### EXTRACTED TEXT ###

Views differ on what might be the most productive approach
towards curing HIV infection, and researchers emphasise that there is still a
great deal of ground to be covered. Tony Fauci, director of the US National Institute
of Allergy and Infectious Diseases, described the 'false start' of the
mid-1990s, when some researchers assumed that viral suppression on HAART, and
the absence of new rounds of infection or evolving HIV DNA, meant that
replication had been halted and that eradication was only a question of waiting
a few years for all the HIV-infected cells to die a natural death. Robert
Siliciano and others soon demonstrated that HIV was infecting cells that might
persist for years, and that estimates of HIV eradication after a few years of
HAART were wildly optimistic.
All researchers agree that a cure, functional or otherwise,
will depend on a combination of approaches. Where they disagree is on the
ingredients of the cocktail.
A cure for every patient will need to start with a prolonged
period of antiretroviral therapy to reduce HIV to undetectable levels. This
period of treatment itself could be important in determining the success of
subsequent drug therapies. Will attempts to purge the HIV reservoir be more
successful in people who began treatment very soon after infection? A French
cohort has produced tantalising data suggesting that some people treated in
acute infection can stop treatment and go for very long periods – an average of
72 months so far – without experiencing viral rebound. What is it about these
people that prevents viral rebound? Is it the time they started treatment, their
genes, or just random chance?

###

» **TASK**
Pick up the passage on HIV cure research after its last sentence and continue it. The listing that follows is separate material, unrelated to the passage on HIV cure research.

### INFORMATION PROVIDED ###

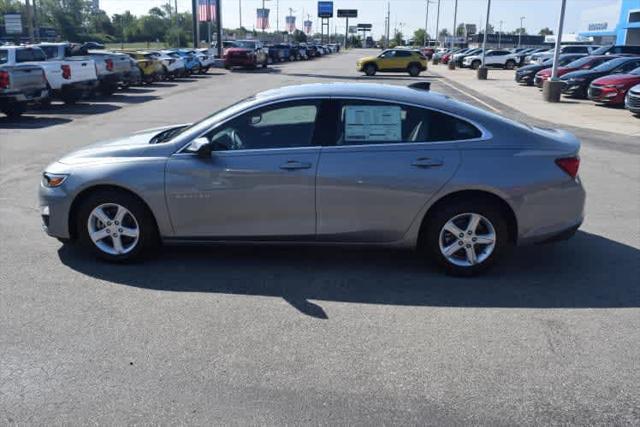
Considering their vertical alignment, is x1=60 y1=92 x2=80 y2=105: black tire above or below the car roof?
below

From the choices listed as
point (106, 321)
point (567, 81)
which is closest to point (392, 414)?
point (106, 321)

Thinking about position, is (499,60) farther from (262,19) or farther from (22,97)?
(262,19)

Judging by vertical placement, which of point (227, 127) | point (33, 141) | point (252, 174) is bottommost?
point (33, 141)

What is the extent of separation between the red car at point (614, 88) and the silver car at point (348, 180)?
53.6 ft

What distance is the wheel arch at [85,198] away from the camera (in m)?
5.20

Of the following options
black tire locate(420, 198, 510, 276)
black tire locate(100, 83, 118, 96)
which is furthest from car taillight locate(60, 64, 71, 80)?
black tire locate(420, 198, 510, 276)

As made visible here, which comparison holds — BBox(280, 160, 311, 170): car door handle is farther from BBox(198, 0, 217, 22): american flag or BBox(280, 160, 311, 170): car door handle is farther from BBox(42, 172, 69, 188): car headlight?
BBox(198, 0, 217, 22): american flag

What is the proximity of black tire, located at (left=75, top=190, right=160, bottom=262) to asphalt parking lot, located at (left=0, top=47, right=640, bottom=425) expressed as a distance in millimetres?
151

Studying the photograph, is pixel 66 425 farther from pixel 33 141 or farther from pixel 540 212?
pixel 33 141

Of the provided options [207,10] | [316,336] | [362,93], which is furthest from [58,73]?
[207,10]

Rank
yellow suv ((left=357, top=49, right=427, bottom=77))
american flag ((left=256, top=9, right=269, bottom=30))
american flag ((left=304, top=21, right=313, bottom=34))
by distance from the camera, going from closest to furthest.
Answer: yellow suv ((left=357, top=49, right=427, bottom=77))
american flag ((left=256, top=9, right=269, bottom=30))
american flag ((left=304, top=21, right=313, bottom=34))

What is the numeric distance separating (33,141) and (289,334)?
10420 millimetres

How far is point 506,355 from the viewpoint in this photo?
3898 millimetres

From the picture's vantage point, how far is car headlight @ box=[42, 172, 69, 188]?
5270mm
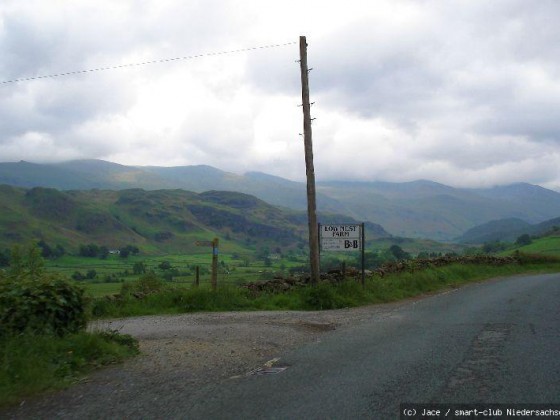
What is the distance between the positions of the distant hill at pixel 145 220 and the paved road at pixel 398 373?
67172 millimetres

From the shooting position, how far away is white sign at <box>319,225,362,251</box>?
18.1 meters

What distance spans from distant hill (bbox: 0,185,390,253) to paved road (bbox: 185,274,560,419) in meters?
67.2

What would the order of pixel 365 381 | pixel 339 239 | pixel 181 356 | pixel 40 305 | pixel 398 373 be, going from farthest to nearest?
pixel 339 239 < pixel 181 356 < pixel 40 305 < pixel 398 373 < pixel 365 381

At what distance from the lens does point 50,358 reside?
800 cm

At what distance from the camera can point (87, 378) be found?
785 cm

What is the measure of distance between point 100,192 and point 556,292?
505ft

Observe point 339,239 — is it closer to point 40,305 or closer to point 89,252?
A: point 40,305

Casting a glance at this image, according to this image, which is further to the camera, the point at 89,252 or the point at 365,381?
the point at 89,252

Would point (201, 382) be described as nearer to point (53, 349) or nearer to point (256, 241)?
point (53, 349)

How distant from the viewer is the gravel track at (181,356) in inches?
259

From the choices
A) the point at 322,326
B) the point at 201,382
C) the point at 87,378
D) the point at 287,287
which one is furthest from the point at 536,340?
the point at 287,287

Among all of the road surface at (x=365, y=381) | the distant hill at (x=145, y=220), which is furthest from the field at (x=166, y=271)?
the distant hill at (x=145, y=220)

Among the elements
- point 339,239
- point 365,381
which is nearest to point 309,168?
point 339,239

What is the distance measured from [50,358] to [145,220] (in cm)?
12611
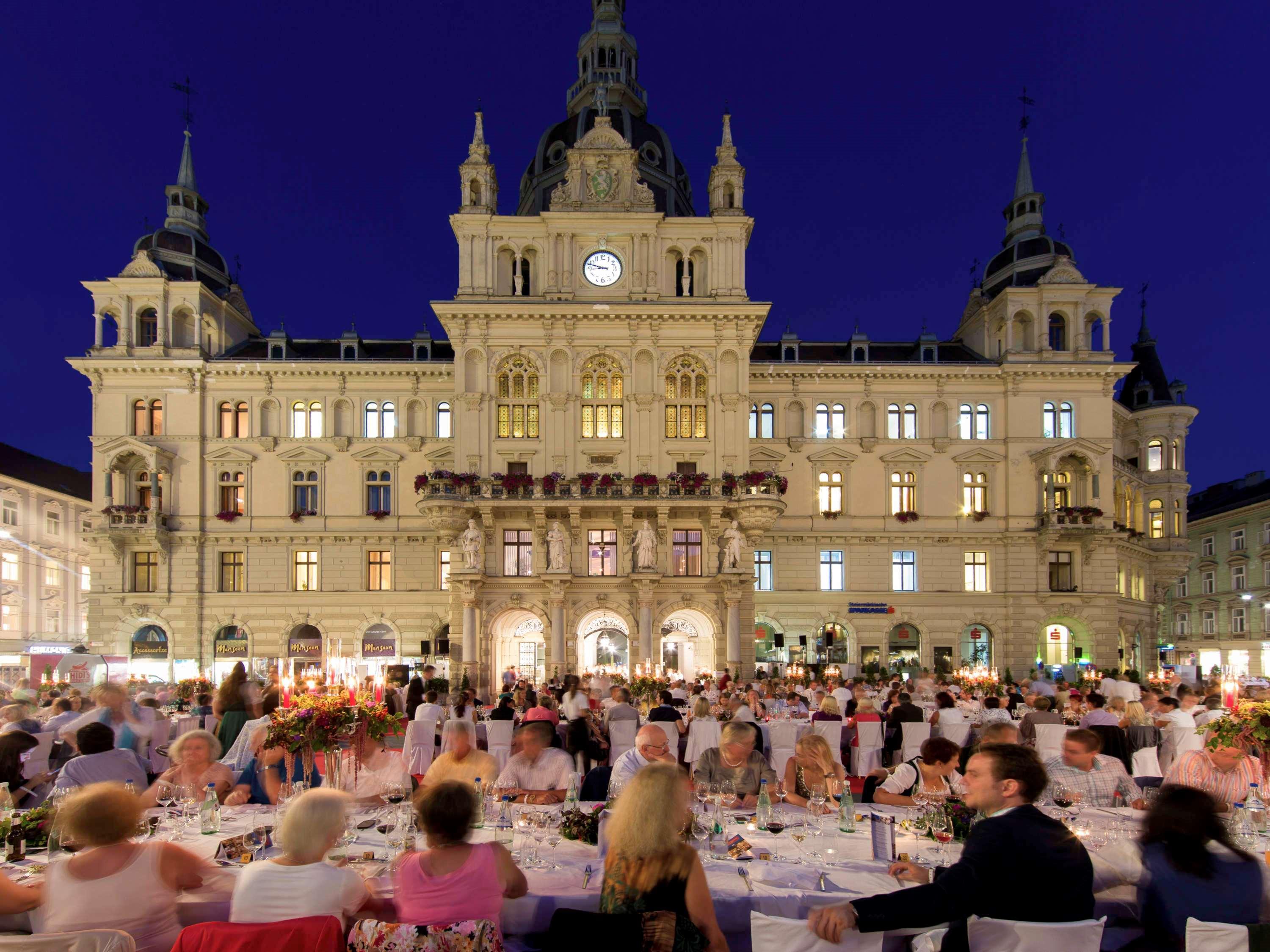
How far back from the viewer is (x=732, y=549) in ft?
93.6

###

» **YOUR RESPONSE**
Scientists are also interested to learn whether any form of
intensified antiretroviral drug regimen could shrink the pool of latently
infected cells, making them easier to purge later. So far, studies have shown
little or no impact of regimens drawing on the maximum number of drug classes
on the size of the reservoir of latently infected cells, but further studies
are planned, using more sensitive measurement techniques, to see whether
five-drug combinations that target every possible step in the viral lifecycle
have more effect.
Studies are also underway or planned to determine the extent
to which the viral reservoirs can be emptied by using a range of drugs that
will activate latently infected cells so that they can be identified and killed
by the immune system, or self-destruct.
Sharon Lewin of the Alfred Hospital, Melbourne, described
the range of studies already taking place using compounds called HDAC
inhibitors, which stimulate latently infected cells to begin producing
HIV. A number of experimental studies
with HDAC inhibitors are already underway, most notably with vorinostat (SAHA).
This drug is already approved for the treatment of cutaneous lymphoma, and is
currently undergoing phase II tests for a range of other malignancies, so its
short-term toxicities are well characterised. In vitro toxicity studies suggest
a potential long-term risk of malignancy, but at this point no human studies
have reported an increased risk of malignancy. Sharon Lewin’s team is studying
the effect of 14 days of vorinostat (SAHA) in 20 patients with fully suppressed viral load,
and will measure the effect of vorinostat on cell-associated HIV RNA to
determine the effect of the drug on HIV latency.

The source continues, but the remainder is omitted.